ZITIERTER TEXT:
==========
Datenträgername: SAMSUNG HD103SJ
Volume: D:\


----------



## yorki88 (12. Oktober 2010)

Oh man.. ich muss tatsächlich das ersetzen?.. wieso ist das auf einmal in einem Schlechten status ? hab den computer seit 6.9.2010 und am 11.8.2010 "mein geburstag" bestellt.
und Heute streikt er aber wieso ? ich habe fangs nur! Dead rising 2, Die siedler 7, Risen und Metro 2033installiert und noch 830 GB frei von 930 GB


----------



## Freakgs (12. Oktober 2010)

yorki88 schrieb:


> Oh man.. ich muss tatsächlich das ersetzen?.. wieso ist das auf einmal in einem Schlechten status ? hab den computer seit 6.9.2010 und am 11.8.2010 "mein geburstag" bestellt.
> und Heute streikt er aber wieso ? ich habe fangs nur! Dead rising 2, Die siedler 7, Risen und Metro 2033installiert und noch 830 GB frei von 930 GB




Festplatten können, wie alle Geräte, spontan und ohne erkennbaren Grund sterben. Natürlich ist die Wahrscheinlichkeit dafür am Ende der vom Hersteller angegebenen mittleren Lebenserwartung wesentlich größer.

Ansonsten kann unsachgemäße Behandlung dazu führen. Stöße beispielsweise vertragen Platten während des Betriebes generell nicht sehr gut.


----------



## yorki88 (12. Oktober 2010)

Oh man heisst das nach einem kurze zeit.. das ich eine NEUE Festplatte kaufen muss ? NOCHMALS drauflegen....? denn das is die zusatz Festplatte die ich bereits Ursummen bezahlt habe


----------



## Freakgs (12. Oktober 2010)

Du solltest bei deinem Händler mal wegen "Gewährleistung" (bitte nicht mit der Garantie verwechseln) anklopfen.


----------



## yorki88 (12. Oktober 2010)

O.K ich werd langsam aber sicher Stinksauer  ufff.... mensch, mensch nach einer so kurze zeit geht fast alles schief! Zuerst Kackt der PC nach 2 Wochen Total ab. nach einer weile hängt er sich schon wieder auf. und diverse shit wo noch gekommen ist, und nun FESTPLATTE... orgh ok sag mal diese Gewährleistung. das heisst aber schon das ich nochmals drauflegen muss ? aber nicht zu 100%?
==========
ENTNOMMENES MATERIAL:
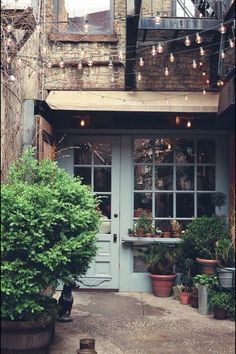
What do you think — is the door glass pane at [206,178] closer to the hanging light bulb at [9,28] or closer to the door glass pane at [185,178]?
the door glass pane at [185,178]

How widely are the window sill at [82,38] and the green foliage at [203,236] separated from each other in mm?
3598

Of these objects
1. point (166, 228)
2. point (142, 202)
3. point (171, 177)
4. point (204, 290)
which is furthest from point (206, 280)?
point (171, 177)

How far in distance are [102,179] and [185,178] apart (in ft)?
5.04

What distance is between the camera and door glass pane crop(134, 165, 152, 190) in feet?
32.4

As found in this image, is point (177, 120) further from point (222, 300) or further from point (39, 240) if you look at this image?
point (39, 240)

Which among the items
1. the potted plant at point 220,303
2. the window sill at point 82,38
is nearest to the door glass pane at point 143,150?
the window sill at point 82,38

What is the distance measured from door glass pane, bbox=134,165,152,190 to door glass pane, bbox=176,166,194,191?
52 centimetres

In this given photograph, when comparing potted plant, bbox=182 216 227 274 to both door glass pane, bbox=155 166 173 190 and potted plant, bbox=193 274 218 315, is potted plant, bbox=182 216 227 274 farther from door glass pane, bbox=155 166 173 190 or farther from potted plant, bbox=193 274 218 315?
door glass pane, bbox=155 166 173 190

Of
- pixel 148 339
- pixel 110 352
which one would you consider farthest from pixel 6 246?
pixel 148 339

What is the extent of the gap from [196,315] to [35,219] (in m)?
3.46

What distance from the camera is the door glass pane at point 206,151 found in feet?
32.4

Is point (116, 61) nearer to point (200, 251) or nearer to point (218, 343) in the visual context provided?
==========
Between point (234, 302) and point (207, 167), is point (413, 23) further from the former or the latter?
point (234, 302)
==========
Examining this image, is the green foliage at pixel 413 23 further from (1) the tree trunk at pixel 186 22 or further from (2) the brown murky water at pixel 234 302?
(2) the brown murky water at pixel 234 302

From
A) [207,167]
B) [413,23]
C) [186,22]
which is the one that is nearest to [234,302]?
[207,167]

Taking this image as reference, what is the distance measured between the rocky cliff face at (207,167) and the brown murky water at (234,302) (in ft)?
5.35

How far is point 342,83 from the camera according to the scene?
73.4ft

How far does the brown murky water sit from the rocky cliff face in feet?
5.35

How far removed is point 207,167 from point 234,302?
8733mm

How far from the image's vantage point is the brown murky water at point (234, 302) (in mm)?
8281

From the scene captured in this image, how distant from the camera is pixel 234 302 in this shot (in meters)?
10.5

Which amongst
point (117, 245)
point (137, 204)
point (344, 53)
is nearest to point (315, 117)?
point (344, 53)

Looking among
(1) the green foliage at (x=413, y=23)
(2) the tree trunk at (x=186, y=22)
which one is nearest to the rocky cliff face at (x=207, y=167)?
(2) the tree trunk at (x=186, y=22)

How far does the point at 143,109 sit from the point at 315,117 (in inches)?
==========
KURZE AUFGABE 1: Fasse den Forenthread zur Festplatte in zwei Sätzen zusammen.
KURZE AUFGABE 2: Fahre mit dem Forenthread zur Festplatte fort, und zwar im Anschluss an den letzten Beitrag von yorki88.
Die Zeilen stehen in keinem Zusammenhang mit dem Forenthread zur Festplatte.

ERGEBNIS 1: Yorki88 fragt, warum die erst kurz zuvor gekaufte Zusatzfestplatte mit noch 830 von 930 GB frei plötzlich einen schlechten Status hat, und ärgert sich, womöglich nochmals Geld ausgeben zu müssen. Freakgs erklärt, dass Festplatten spontan ohne erkennbaren Grund oder durch unsachgemäße Behandlung wie Stöße im Betrieb ausfallen können, und rät, sich beim Händler wegen der Gewährleistung zu melden.

ERGEBNIS 2:
----------



## Freakgs (12. Oktober 2010)

Wenn er sowieso häufiger abstürzt solltest du das Gerät zum Händler zurückbringen/einschicken, ebenfalls mit dem Verweis auf die Gewährleistung. Natürlich vorher mit dem Händler sprechen, der wird dir dann alles weitere erklären, ggfls. erklären, wie du das Problem eingrenzen kannst, bzw. wie du das Gerät zu ihm bringen kannst.


Zum Thema Gewährleistung:
http://de.wikipedia.org/wiki/Gew%C3%A4hrleistung


----------



## yorki88 (12. Oktober 2010)

Phu.. das regt auf, Der pc wäre TOP nur schade das vieles schief geht.
naja dann werd ich mich morgen zum 5 x anrufen innert halb von 11.8.2010 bis Ca. 30.9.2010

Habt dank buffed! ihr seid einfach ein TOP Community!


----------



## Freakgs (12. Oktober 2010)

Viel Glück, sag bescheid wenn du weitere Fragen hast.


----------



## Kaldreth (13. Oktober 2010)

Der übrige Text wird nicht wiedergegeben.